Burgazadası Çayır Sokak 15 numaradaki evleri de annesinin isteği ile müzeye dönüştürüldü ve 22 Ağustos 1959’da ziyarete açıldı. 1964’ten itibaren Darüşşafaka Cemiyeti’nin sorumluluğunda yoluna devam eden ve 2009-2013’te kapalı olan müze, restore edilip yeniden konuklarına kavuştu.
Beyazperdeye ve sahnelere uzanmak
Sait Faik, Mengü Ertel, Ayfer Feray ve Özdemir Asaf’ın aralarında bulunduğu arkadaşlarıyla Burgaz Film Şirketi’ni kurmaya niyetlendi. Şirkete girmek için biner liralık bir ortaklık payı verilecek, Sait Faik senaryolaştırılacak üç öykü yazacak ve Mengü Ertel de filmleri çekecekti. Fakat aynı dönemde yazar hastaneye yatırıldı ve bu plan gerçekleşemedi.

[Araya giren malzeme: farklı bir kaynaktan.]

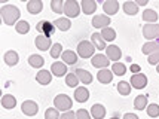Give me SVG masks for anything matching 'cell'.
<instances>
[{
  "label": "cell",
  "instance_id": "1",
  "mask_svg": "<svg viewBox=\"0 0 159 119\" xmlns=\"http://www.w3.org/2000/svg\"><path fill=\"white\" fill-rule=\"evenodd\" d=\"M0 14H2V18H3V21H5V24H7V25H12V24H18V20H20L21 16V12L20 9L16 6H14V5H5V6L0 9Z\"/></svg>",
  "mask_w": 159,
  "mask_h": 119
},
{
  "label": "cell",
  "instance_id": "2",
  "mask_svg": "<svg viewBox=\"0 0 159 119\" xmlns=\"http://www.w3.org/2000/svg\"><path fill=\"white\" fill-rule=\"evenodd\" d=\"M54 106H55L57 110H60V112H69L73 107V101H71V98L69 95L60 94V95H57L54 98Z\"/></svg>",
  "mask_w": 159,
  "mask_h": 119
},
{
  "label": "cell",
  "instance_id": "3",
  "mask_svg": "<svg viewBox=\"0 0 159 119\" xmlns=\"http://www.w3.org/2000/svg\"><path fill=\"white\" fill-rule=\"evenodd\" d=\"M95 49L97 48H95L91 42L82 40V42L77 45V54H79V57H82V58H91V57H94Z\"/></svg>",
  "mask_w": 159,
  "mask_h": 119
},
{
  "label": "cell",
  "instance_id": "4",
  "mask_svg": "<svg viewBox=\"0 0 159 119\" xmlns=\"http://www.w3.org/2000/svg\"><path fill=\"white\" fill-rule=\"evenodd\" d=\"M64 14L67 15V18H76L80 14V6L76 0H67L64 3Z\"/></svg>",
  "mask_w": 159,
  "mask_h": 119
},
{
  "label": "cell",
  "instance_id": "5",
  "mask_svg": "<svg viewBox=\"0 0 159 119\" xmlns=\"http://www.w3.org/2000/svg\"><path fill=\"white\" fill-rule=\"evenodd\" d=\"M143 37H146L149 42L156 40L159 37V24H146L143 27Z\"/></svg>",
  "mask_w": 159,
  "mask_h": 119
},
{
  "label": "cell",
  "instance_id": "6",
  "mask_svg": "<svg viewBox=\"0 0 159 119\" xmlns=\"http://www.w3.org/2000/svg\"><path fill=\"white\" fill-rule=\"evenodd\" d=\"M21 110L24 115H27V116H34L37 115L39 112V106L36 101L33 100H25V101H22V104H21Z\"/></svg>",
  "mask_w": 159,
  "mask_h": 119
},
{
  "label": "cell",
  "instance_id": "7",
  "mask_svg": "<svg viewBox=\"0 0 159 119\" xmlns=\"http://www.w3.org/2000/svg\"><path fill=\"white\" fill-rule=\"evenodd\" d=\"M36 28H37V31H39L42 36H46V37L52 36L54 34V31H55V25H54V22H49V21L37 22Z\"/></svg>",
  "mask_w": 159,
  "mask_h": 119
},
{
  "label": "cell",
  "instance_id": "8",
  "mask_svg": "<svg viewBox=\"0 0 159 119\" xmlns=\"http://www.w3.org/2000/svg\"><path fill=\"white\" fill-rule=\"evenodd\" d=\"M91 63L94 67H97V69H107L109 67V64H110V60L107 58V55H103V54H97V55L92 57V60H91Z\"/></svg>",
  "mask_w": 159,
  "mask_h": 119
},
{
  "label": "cell",
  "instance_id": "9",
  "mask_svg": "<svg viewBox=\"0 0 159 119\" xmlns=\"http://www.w3.org/2000/svg\"><path fill=\"white\" fill-rule=\"evenodd\" d=\"M131 86L135 89H143L146 85H147V77L143 73H137V75H132L131 76Z\"/></svg>",
  "mask_w": 159,
  "mask_h": 119
},
{
  "label": "cell",
  "instance_id": "10",
  "mask_svg": "<svg viewBox=\"0 0 159 119\" xmlns=\"http://www.w3.org/2000/svg\"><path fill=\"white\" fill-rule=\"evenodd\" d=\"M51 73L57 77H61V76H67V66L66 63H61V61H57L51 66Z\"/></svg>",
  "mask_w": 159,
  "mask_h": 119
},
{
  "label": "cell",
  "instance_id": "11",
  "mask_svg": "<svg viewBox=\"0 0 159 119\" xmlns=\"http://www.w3.org/2000/svg\"><path fill=\"white\" fill-rule=\"evenodd\" d=\"M109 24H110V16H107V15H95L94 18H92V25L95 28H106L109 27Z\"/></svg>",
  "mask_w": 159,
  "mask_h": 119
},
{
  "label": "cell",
  "instance_id": "12",
  "mask_svg": "<svg viewBox=\"0 0 159 119\" xmlns=\"http://www.w3.org/2000/svg\"><path fill=\"white\" fill-rule=\"evenodd\" d=\"M103 11L106 12L107 16L110 15H115L119 11V2L118 0H107L103 3Z\"/></svg>",
  "mask_w": 159,
  "mask_h": 119
},
{
  "label": "cell",
  "instance_id": "13",
  "mask_svg": "<svg viewBox=\"0 0 159 119\" xmlns=\"http://www.w3.org/2000/svg\"><path fill=\"white\" fill-rule=\"evenodd\" d=\"M106 51H107V58H109L110 61L118 63V60H120V57H122V51H120V48L116 46V45H110V46H107Z\"/></svg>",
  "mask_w": 159,
  "mask_h": 119
},
{
  "label": "cell",
  "instance_id": "14",
  "mask_svg": "<svg viewBox=\"0 0 159 119\" xmlns=\"http://www.w3.org/2000/svg\"><path fill=\"white\" fill-rule=\"evenodd\" d=\"M36 48H39L40 51H48V49L52 48V42H51V39L49 37H46V36H42L39 34L37 37H36Z\"/></svg>",
  "mask_w": 159,
  "mask_h": 119
},
{
  "label": "cell",
  "instance_id": "15",
  "mask_svg": "<svg viewBox=\"0 0 159 119\" xmlns=\"http://www.w3.org/2000/svg\"><path fill=\"white\" fill-rule=\"evenodd\" d=\"M42 9H43V3H42V0H30V2L27 3V11L31 15L40 14Z\"/></svg>",
  "mask_w": 159,
  "mask_h": 119
},
{
  "label": "cell",
  "instance_id": "16",
  "mask_svg": "<svg viewBox=\"0 0 159 119\" xmlns=\"http://www.w3.org/2000/svg\"><path fill=\"white\" fill-rule=\"evenodd\" d=\"M88 98H89V91L85 86H77L75 91V100L79 103H85V101H88Z\"/></svg>",
  "mask_w": 159,
  "mask_h": 119
},
{
  "label": "cell",
  "instance_id": "17",
  "mask_svg": "<svg viewBox=\"0 0 159 119\" xmlns=\"http://www.w3.org/2000/svg\"><path fill=\"white\" fill-rule=\"evenodd\" d=\"M80 7H82L83 14L91 15V14H94V12L97 11V2H94V0H82Z\"/></svg>",
  "mask_w": 159,
  "mask_h": 119
},
{
  "label": "cell",
  "instance_id": "18",
  "mask_svg": "<svg viewBox=\"0 0 159 119\" xmlns=\"http://www.w3.org/2000/svg\"><path fill=\"white\" fill-rule=\"evenodd\" d=\"M75 73H76L77 79L80 80V84L88 85V84H91V82H92V75H91L88 70H85V69H77Z\"/></svg>",
  "mask_w": 159,
  "mask_h": 119
},
{
  "label": "cell",
  "instance_id": "19",
  "mask_svg": "<svg viewBox=\"0 0 159 119\" xmlns=\"http://www.w3.org/2000/svg\"><path fill=\"white\" fill-rule=\"evenodd\" d=\"M97 79L104 85L110 84L111 79H113V71L109 70V69H103V70H100L97 73Z\"/></svg>",
  "mask_w": 159,
  "mask_h": 119
},
{
  "label": "cell",
  "instance_id": "20",
  "mask_svg": "<svg viewBox=\"0 0 159 119\" xmlns=\"http://www.w3.org/2000/svg\"><path fill=\"white\" fill-rule=\"evenodd\" d=\"M36 80L40 85H49L52 80V73L48 70H40L36 75Z\"/></svg>",
  "mask_w": 159,
  "mask_h": 119
},
{
  "label": "cell",
  "instance_id": "21",
  "mask_svg": "<svg viewBox=\"0 0 159 119\" xmlns=\"http://www.w3.org/2000/svg\"><path fill=\"white\" fill-rule=\"evenodd\" d=\"M91 116L94 119H103L106 116V107L103 104H94L91 107Z\"/></svg>",
  "mask_w": 159,
  "mask_h": 119
},
{
  "label": "cell",
  "instance_id": "22",
  "mask_svg": "<svg viewBox=\"0 0 159 119\" xmlns=\"http://www.w3.org/2000/svg\"><path fill=\"white\" fill-rule=\"evenodd\" d=\"M159 49V40L156 39V40H152V42H147L143 45V48H141V51H143V54L144 55H150V54H153L155 51H158Z\"/></svg>",
  "mask_w": 159,
  "mask_h": 119
},
{
  "label": "cell",
  "instance_id": "23",
  "mask_svg": "<svg viewBox=\"0 0 159 119\" xmlns=\"http://www.w3.org/2000/svg\"><path fill=\"white\" fill-rule=\"evenodd\" d=\"M91 40H92V45L97 49H100V51H103V49L107 48V46H106V40L103 39L101 33H94V34L91 36Z\"/></svg>",
  "mask_w": 159,
  "mask_h": 119
},
{
  "label": "cell",
  "instance_id": "24",
  "mask_svg": "<svg viewBox=\"0 0 159 119\" xmlns=\"http://www.w3.org/2000/svg\"><path fill=\"white\" fill-rule=\"evenodd\" d=\"M54 25H55V28H58L60 31H67V30H70V27H71V22H70L69 18H58V20L54 21Z\"/></svg>",
  "mask_w": 159,
  "mask_h": 119
},
{
  "label": "cell",
  "instance_id": "25",
  "mask_svg": "<svg viewBox=\"0 0 159 119\" xmlns=\"http://www.w3.org/2000/svg\"><path fill=\"white\" fill-rule=\"evenodd\" d=\"M61 60L64 61L66 64H76L77 63V55L76 52H73V51H64L61 55Z\"/></svg>",
  "mask_w": 159,
  "mask_h": 119
},
{
  "label": "cell",
  "instance_id": "26",
  "mask_svg": "<svg viewBox=\"0 0 159 119\" xmlns=\"http://www.w3.org/2000/svg\"><path fill=\"white\" fill-rule=\"evenodd\" d=\"M18 61H20V57H18V54L15 51H7L5 54V63L7 66H16Z\"/></svg>",
  "mask_w": 159,
  "mask_h": 119
},
{
  "label": "cell",
  "instance_id": "27",
  "mask_svg": "<svg viewBox=\"0 0 159 119\" xmlns=\"http://www.w3.org/2000/svg\"><path fill=\"white\" fill-rule=\"evenodd\" d=\"M2 106L5 109H14L16 106V98L14 95H11V94H6V95L2 97Z\"/></svg>",
  "mask_w": 159,
  "mask_h": 119
},
{
  "label": "cell",
  "instance_id": "28",
  "mask_svg": "<svg viewBox=\"0 0 159 119\" xmlns=\"http://www.w3.org/2000/svg\"><path fill=\"white\" fill-rule=\"evenodd\" d=\"M28 64H30L31 67H34V69H42V67H43V64H45V60H43L40 55L33 54V55L28 57Z\"/></svg>",
  "mask_w": 159,
  "mask_h": 119
},
{
  "label": "cell",
  "instance_id": "29",
  "mask_svg": "<svg viewBox=\"0 0 159 119\" xmlns=\"http://www.w3.org/2000/svg\"><path fill=\"white\" fill-rule=\"evenodd\" d=\"M143 21L149 22V24H155L158 21V14L153 11V9H146L143 12Z\"/></svg>",
  "mask_w": 159,
  "mask_h": 119
},
{
  "label": "cell",
  "instance_id": "30",
  "mask_svg": "<svg viewBox=\"0 0 159 119\" xmlns=\"http://www.w3.org/2000/svg\"><path fill=\"white\" fill-rule=\"evenodd\" d=\"M101 36H103V39L106 42H113L116 39V31L111 27H106L101 30Z\"/></svg>",
  "mask_w": 159,
  "mask_h": 119
},
{
  "label": "cell",
  "instance_id": "31",
  "mask_svg": "<svg viewBox=\"0 0 159 119\" xmlns=\"http://www.w3.org/2000/svg\"><path fill=\"white\" fill-rule=\"evenodd\" d=\"M134 107L137 110L147 109V95H137L135 100H134Z\"/></svg>",
  "mask_w": 159,
  "mask_h": 119
},
{
  "label": "cell",
  "instance_id": "32",
  "mask_svg": "<svg viewBox=\"0 0 159 119\" xmlns=\"http://www.w3.org/2000/svg\"><path fill=\"white\" fill-rule=\"evenodd\" d=\"M122 7H124V12L128 15H135L139 12V6L135 2H125Z\"/></svg>",
  "mask_w": 159,
  "mask_h": 119
},
{
  "label": "cell",
  "instance_id": "33",
  "mask_svg": "<svg viewBox=\"0 0 159 119\" xmlns=\"http://www.w3.org/2000/svg\"><path fill=\"white\" fill-rule=\"evenodd\" d=\"M111 71L115 73V75H118V76H124L125 73H126V66L124 63H113L111 66Z\"/></svg>",
  "mask_w": 159,
  "mask_h": 119
},
{
  "label": "cell",
  "instance_id": "34",
  "mask_svg": "<svg viewBox=\"0 0 159 119\" xmlns=\"http://www.w3.org/2000/svg\"><path fill=\"white\" fill-rule=\"evenodd\" d=\"M66 84H67V86H70V88H77V84H80V80L77 79L76 73H69V75L66 76Z\"/></svg>",
  "mask_w": 159,
  "mask_h": 119
},
{
  "label": "cell",
  "instance_id": "35",
  "mask_svg": "<svg viewBox=\"0 0 159 119\" xmlns=\"http://www.w3.org/2000/svg\"><path fill=\"white\" fill-rule=\"evenodd\" d=\"M118 91L120 95H129V92H131V84L129 82H119L118 84Z\"/></svg>",
  "mask_w": 159,
  "mask_h": 119
},
{
  "label": "cell",
  "instance_id": "36",
  "mask_svg": "<svg viewBox=\"0 0 159 119\" xmlns=\"http://www.w3.org/2000/svg\"><path fill=\"white\" fill-rule=\"evenodd\" d=\"M15 28H16V31H18L20 34H27L28 31H30V24H28L25 20H21V21L15 25Z\"/></svg>",
  "mask_w": 159,
  "mask_h": 119
},
{
  "label": "cell",
  "instance_id": "37",
  "mask_svg": "<svg viewBox=\"0 0 159 119\" xmlns=\"http://www.w3.org/2000/svg\"><path fill=\"white\" fill-rule=\"evenodd\" d=\"M51 7L55 14H64V2L62 0H52L51 2Z\"/></svg>",
  "mask_w": 159,
  "mask_h": 119
},
{
  "label": "cell",
  "instance_id": "38",
  "mask_svg": "<svg viewBox=\"0 0 159 119\" xmlns=\"http://www.w3.org/2000/svg\"><path fill=\"white\" fill-rule=\"evenodd\" d=\"M60 55H62V45L61 43H54L51 48V57L52 58H58Z\"/></svg>",
  "mask_w": 159,
  "mask_h": 119
},
{
  "label": "cell",
  "instance_id": "39",
  "mask_svg": "<svg viewBox=\"0 0 159 119\" xmlns=\"http://www.w3.org/2000/svg\"><path fill=\"white\" fill-rule=\"evenodd\" d=\"M147 115L150 116V118H158L159 116V106L152 103V104L147 106Z\"/></svg>",
  "mask_w": 159,
  "mask_h": 119
},
{
  "label": "cell",
  "instance_id": "40",
  "mask_svg": "<svg viewBox=\"0 0 159 119\" xmlns=\"http://www.w3.org/2000/svg\"><path fill=\"white\" fill-rule=\"evenodd\" d=\"M60 113L57 110L55 107H51V109H46V112H45V119H60Z\"/></svg>",
  "mask_w": 159,
  "mask_h": 119
},
{
  "label": "cell",
  "instance_id": "41",
  "mask_svg": "<svg viewBox=\"0 0 159 119\" xmlns=\"http://www.w3.org/2000/svg\"><path fill=\"white\" fill-rule=\"evenodd\" d=\"M147 61H149V64H152V66H155V64H159V49H158V51H155L153 54H150V55H149Z\"/></svg>",
  "mask_w": 159,
  "mask_h": 119
},
{
  "label": "cell",
  "instance_id": "42",
  "mask_svg": "<svg viewBox=\"0 0 159 119\" xmlns=\"http://www.w3.org/2000/svg\"><path fill=\"white\" fill-rule=\"evenodd\" d=\"M76 118L77 119H91V113L85 109H79L76 112Z\"/></svg>",
  "mask_w": 159,
  "mask_h": 119
},
{
  "label": "cell",
  "instance_id": "43",
  "mask_svg": "<svg viewBox=\"0 0 159 119\" xmlns=\"http://www.w3.org/2000/svg\"><path fill=\"white\" fill-rule=\"evenodd\" d=\"M60 119H77V118H76V113L71 112V110H69V112H64V113H62Z\"/></svg>",
  "mask_w": 159,
  "mask_h": 119
},
{
  "label": "cell",
  "instance_id": "44",
  "mask_svg": "<svg viewBox=\"0 0 159 119\" xmlns=\"http://www.w3.org/2000/svg\"><path fill=\"white\" fill-rule=\"evenodd\" d=\"M131 71H134V75H137L140 71V66L139 64H131Z\"/></svg>",
  "mask_w": 159,
  "mask_h": 119
},
{
  "label": "cell",
  "instance_id": "45",
  "mask_svg": "<svg viewBox=\"0 0 159 119\" xmlns=\"http://www.w3.org/2000/svg\"><path fill=\"white\" fill-rule=\"evenodd\" d=\"M124 119H139V116L134 115V113H126V115L124 116Z\"/></svg>",
  "mask_w": 159,
  "mask_h": 119
},
{
  "label": "cell",
  "instance_id": "46",
  "mask_svg": "<svg viewBox=\"0 0 159 119\" xmlns=\"http://www.w3.org/2000/svg\"><path fill=\"white\" fill-rule=\"evenodd\" d=\"M135 3H137V6H146L147 5V0H137Z\"/></svg>",
  "mask_w": 159,
  "mask_h": 119
},
{
  "label": "cell",
  "instance_id": "47",
  "mask_svg": "<svg viewBox=\"0 0 159 119\" xmlns=\"http://www.w3.org/2000/svg\"><path fill=\"white\" fill-rule=\"evenodd\" d=\"M156 70H158V73H159V64H158V67H156Z\"/></svg>",
  "mask_w": 159,
  "mask_h": 119
},
{
  "label": "cell",
  "instance_id": "48",
  "mask_svg": "<svg viewBox=\"0 0 159 119\" xmlns=\"http://www.w3.org/2000/svg\"><path fill=\"white\" fill-rule=\"evenodd\" d=\"M110 119H119V118H116V116H113V118H110Z\"/></svg>",
  "mask_w": 159,
  "mask_h": 119
}]
</instances>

Yazarın, Sabahattin Kudret Aksal, Cahit Irgat gibi arkadaşlarına ortaklaşa bir tiyatro oyunu yazmayı teklif ettiği de biliniyordu. Arşivindeki müsveddeler arasında ise iki tiyatro oyunu taslağı vardı.
Yazarları sırtından yazmaya iten
Abasıyanık, kendisinden sonra gelen pek çok yazarı etkiledi. Vefatından sonra verilen Sait Faik Hikâye Armağanı, edebiyat dünyasında motive edici bir güç oldu. Mahir Ünsal Eriş, bu yılki Sait Faik Hikâye Armağanı’nın sahibi oldu.
Oktay Akbal öykücülüğünde geldiği noktayı anlatırken onu andı. Adalet Ağaoğlu “İlk gençlikten gençliğe ağdığımız yıllarda, bilebildiğim kadarıyla beni sırtımdan yazmaya doğru güçlü bir rüzgârla iten, Sait Faik hikâyeleri olmuştur” dedi. Şair Ece Ayhan da yazarın Şimdi Sevişme Vakti isimli şiir kitabının Cemal Süreya ve Sezai Karakoç üzerinde büyük etkisi olduğunu iddia etti.
Meraklısı için…
Safa Önal 1970’de Medarı Maişet Motoru romanını ‘Ağlayan Melek’ ismiyle sinemaya uyarladı. Başrollerde Türkan Şoray ve Ekrem Bora oynadı. Savaş Dinçel, ünlü yazarın yaşamını anlatan ‘Meraklısı İçin Öyle Bir Hikâye’ isimli tek kişilik bir oyun yazdı.
Bu oyun ilk kez Dinçel tarafından, Macit Koper yönetiminde 1993’te İstanbul Şehir Tiyatroları’nda sergilendi. Dinçel’in 2007’deki vefatının ardından bir sene sonra bu kez Naşit Özcan’ın oyuncuğuyla izleyiciyle buluştu. Ayfer Tunç’un yazarın öykülerinden yola çıkarak yazdığı Havada Bulut isimli senaryo da filme çekilerek 2003’te TRT’de yayımlandı.
Hişt hişt!
“Nereden gelirse gelsin dağlardan, kuşlardan, denizden, insandan, ottan, böcekten, çiçekten. Gelsin de nereden gelirse gelsin! Bir hişt sesi gelmedi mi fena. Geldikten sonra yaşasın çiçekler, böcekler, insanoğulları. Hişt hişt! Hişt hişt! Hişt hişt!” diyen yazarın çağrısını cevapsız bırakmayalım. Hişt! Hişt!